| TASK GOAL |
How many lines in the entries below contain the word "list", with case counting? Reply with the number only.

| RECORDS |
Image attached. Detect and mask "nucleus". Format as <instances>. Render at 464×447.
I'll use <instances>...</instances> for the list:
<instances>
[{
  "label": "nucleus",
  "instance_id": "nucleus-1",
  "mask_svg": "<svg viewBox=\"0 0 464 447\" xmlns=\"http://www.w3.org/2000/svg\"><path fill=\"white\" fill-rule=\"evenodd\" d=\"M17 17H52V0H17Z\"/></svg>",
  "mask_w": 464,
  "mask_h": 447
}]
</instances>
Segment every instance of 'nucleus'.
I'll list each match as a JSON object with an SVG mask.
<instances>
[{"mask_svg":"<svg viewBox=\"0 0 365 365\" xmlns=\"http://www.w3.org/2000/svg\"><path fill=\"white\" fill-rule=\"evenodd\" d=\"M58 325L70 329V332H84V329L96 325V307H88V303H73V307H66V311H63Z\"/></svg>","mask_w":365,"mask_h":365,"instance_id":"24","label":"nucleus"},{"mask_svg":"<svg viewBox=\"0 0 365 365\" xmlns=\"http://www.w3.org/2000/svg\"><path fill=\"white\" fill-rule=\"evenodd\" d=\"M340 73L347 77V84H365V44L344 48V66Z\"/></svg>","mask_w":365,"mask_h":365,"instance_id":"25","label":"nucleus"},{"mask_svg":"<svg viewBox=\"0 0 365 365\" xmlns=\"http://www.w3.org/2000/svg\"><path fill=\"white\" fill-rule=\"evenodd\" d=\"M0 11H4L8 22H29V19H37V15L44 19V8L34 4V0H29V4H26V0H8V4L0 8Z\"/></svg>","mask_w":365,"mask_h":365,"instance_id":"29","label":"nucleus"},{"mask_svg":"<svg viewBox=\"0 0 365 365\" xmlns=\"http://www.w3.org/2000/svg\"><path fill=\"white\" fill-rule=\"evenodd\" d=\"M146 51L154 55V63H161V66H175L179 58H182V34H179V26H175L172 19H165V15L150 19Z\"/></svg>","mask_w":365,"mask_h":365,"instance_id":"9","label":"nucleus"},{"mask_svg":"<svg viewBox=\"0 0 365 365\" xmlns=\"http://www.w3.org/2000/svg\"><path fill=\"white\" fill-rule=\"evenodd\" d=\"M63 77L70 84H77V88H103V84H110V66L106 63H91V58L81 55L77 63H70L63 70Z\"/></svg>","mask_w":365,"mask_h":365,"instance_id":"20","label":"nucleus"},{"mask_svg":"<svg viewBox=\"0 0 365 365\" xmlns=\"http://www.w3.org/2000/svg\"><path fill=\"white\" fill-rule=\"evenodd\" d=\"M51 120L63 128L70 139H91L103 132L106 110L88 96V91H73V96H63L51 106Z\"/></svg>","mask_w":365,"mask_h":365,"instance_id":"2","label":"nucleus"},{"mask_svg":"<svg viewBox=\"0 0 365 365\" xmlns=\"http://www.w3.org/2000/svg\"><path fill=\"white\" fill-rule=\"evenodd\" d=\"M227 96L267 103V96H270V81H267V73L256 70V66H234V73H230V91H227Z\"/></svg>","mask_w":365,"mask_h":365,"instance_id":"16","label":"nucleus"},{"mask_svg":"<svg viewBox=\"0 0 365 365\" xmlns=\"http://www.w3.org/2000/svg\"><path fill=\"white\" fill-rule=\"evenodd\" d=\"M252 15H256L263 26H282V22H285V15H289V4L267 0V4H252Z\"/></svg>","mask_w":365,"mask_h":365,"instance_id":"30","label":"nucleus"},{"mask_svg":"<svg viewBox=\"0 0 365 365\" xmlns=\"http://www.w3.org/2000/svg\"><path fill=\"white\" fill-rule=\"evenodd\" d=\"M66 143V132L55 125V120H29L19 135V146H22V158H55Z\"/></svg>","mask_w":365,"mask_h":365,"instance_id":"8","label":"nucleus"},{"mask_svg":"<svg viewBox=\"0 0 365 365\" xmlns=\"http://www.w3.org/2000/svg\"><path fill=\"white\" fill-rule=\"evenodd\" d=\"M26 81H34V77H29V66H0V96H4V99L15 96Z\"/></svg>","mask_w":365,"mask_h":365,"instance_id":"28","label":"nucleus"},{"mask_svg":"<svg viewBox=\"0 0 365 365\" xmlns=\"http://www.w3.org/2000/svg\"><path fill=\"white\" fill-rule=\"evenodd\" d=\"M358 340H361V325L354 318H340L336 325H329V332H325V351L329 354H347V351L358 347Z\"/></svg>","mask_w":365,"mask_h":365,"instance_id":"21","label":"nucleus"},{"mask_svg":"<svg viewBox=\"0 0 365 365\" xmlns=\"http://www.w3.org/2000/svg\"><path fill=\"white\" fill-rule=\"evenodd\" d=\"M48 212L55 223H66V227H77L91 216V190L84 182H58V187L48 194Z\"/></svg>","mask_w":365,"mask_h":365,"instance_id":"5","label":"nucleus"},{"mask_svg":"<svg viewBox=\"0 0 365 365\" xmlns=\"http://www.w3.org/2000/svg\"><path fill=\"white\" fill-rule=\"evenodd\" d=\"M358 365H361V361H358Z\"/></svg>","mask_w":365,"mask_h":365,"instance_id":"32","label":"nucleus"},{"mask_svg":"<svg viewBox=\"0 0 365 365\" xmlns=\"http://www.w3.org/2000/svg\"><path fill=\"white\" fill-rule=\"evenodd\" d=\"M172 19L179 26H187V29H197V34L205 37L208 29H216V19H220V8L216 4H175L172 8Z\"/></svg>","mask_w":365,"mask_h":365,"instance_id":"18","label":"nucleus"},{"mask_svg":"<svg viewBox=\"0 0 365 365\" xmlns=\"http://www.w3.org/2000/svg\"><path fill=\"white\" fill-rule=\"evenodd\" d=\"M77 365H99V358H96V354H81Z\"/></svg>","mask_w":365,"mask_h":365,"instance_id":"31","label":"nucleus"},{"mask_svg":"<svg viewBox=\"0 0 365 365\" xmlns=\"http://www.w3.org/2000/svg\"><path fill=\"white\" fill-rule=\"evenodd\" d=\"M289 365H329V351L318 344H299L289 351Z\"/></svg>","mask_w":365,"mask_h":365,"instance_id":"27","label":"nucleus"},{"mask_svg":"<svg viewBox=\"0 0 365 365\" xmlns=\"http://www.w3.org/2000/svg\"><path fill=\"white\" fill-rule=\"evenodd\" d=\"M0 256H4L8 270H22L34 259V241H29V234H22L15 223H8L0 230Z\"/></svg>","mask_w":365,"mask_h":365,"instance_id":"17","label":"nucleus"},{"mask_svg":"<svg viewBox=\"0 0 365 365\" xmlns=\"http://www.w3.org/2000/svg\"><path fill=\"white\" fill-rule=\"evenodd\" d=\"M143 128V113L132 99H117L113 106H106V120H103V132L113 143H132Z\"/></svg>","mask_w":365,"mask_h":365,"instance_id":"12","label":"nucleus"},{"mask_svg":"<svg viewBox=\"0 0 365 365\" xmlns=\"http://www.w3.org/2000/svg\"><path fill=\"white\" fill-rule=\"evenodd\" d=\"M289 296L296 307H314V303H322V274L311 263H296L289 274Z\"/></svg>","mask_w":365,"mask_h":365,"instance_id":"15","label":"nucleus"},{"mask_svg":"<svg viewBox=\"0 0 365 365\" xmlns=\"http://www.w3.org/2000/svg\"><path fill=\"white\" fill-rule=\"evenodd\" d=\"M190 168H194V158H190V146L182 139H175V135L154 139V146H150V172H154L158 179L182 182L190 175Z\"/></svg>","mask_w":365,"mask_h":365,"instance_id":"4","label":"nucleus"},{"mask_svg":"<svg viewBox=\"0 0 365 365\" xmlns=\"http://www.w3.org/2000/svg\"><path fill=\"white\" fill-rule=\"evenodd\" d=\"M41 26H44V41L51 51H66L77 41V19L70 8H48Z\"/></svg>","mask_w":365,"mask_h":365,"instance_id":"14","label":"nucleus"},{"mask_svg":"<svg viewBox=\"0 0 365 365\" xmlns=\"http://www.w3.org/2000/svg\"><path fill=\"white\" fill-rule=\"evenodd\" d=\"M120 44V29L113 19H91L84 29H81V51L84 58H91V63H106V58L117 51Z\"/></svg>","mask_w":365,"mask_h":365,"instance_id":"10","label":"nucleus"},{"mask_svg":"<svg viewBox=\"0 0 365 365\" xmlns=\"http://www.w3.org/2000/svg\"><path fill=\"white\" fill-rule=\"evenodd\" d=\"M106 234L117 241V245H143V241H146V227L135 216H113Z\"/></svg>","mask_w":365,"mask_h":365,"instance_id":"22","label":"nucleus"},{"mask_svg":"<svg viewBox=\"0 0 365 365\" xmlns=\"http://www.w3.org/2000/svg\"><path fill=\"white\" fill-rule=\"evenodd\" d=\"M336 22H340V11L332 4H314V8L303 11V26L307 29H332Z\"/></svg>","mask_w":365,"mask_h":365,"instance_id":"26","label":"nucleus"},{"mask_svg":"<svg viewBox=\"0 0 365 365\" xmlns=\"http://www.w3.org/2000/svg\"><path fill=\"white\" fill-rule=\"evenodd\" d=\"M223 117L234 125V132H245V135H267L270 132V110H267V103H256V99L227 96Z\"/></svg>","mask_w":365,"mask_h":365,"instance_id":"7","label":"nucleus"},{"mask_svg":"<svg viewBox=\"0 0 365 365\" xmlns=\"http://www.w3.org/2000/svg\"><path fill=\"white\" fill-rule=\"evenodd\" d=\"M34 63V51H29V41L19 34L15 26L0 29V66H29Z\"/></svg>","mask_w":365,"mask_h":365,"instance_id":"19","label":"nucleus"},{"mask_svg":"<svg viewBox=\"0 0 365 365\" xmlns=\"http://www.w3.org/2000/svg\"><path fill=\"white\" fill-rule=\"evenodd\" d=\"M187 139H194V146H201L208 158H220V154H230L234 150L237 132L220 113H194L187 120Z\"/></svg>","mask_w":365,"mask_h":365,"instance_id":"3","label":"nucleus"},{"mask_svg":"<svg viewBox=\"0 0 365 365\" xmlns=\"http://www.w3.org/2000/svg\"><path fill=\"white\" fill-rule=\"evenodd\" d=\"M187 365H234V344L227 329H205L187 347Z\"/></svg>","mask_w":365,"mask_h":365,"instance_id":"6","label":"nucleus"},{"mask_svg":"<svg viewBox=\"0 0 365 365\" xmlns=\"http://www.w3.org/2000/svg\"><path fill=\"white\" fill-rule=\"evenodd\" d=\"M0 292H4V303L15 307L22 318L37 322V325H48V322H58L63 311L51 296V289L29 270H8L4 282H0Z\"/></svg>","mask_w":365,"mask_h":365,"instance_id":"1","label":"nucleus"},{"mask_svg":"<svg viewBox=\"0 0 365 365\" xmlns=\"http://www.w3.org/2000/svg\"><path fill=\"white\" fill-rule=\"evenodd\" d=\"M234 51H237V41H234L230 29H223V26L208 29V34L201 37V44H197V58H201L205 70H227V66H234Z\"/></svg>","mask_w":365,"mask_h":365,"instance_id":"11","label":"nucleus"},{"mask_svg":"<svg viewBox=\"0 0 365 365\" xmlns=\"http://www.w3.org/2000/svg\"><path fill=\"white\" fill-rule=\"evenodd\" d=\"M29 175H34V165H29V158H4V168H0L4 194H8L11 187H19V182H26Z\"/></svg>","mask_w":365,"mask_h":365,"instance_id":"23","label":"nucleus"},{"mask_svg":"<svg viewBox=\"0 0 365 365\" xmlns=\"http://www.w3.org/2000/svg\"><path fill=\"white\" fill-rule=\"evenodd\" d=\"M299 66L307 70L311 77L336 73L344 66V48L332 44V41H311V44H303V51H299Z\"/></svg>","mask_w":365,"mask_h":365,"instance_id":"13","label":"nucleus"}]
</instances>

| FINAL RESULT |
2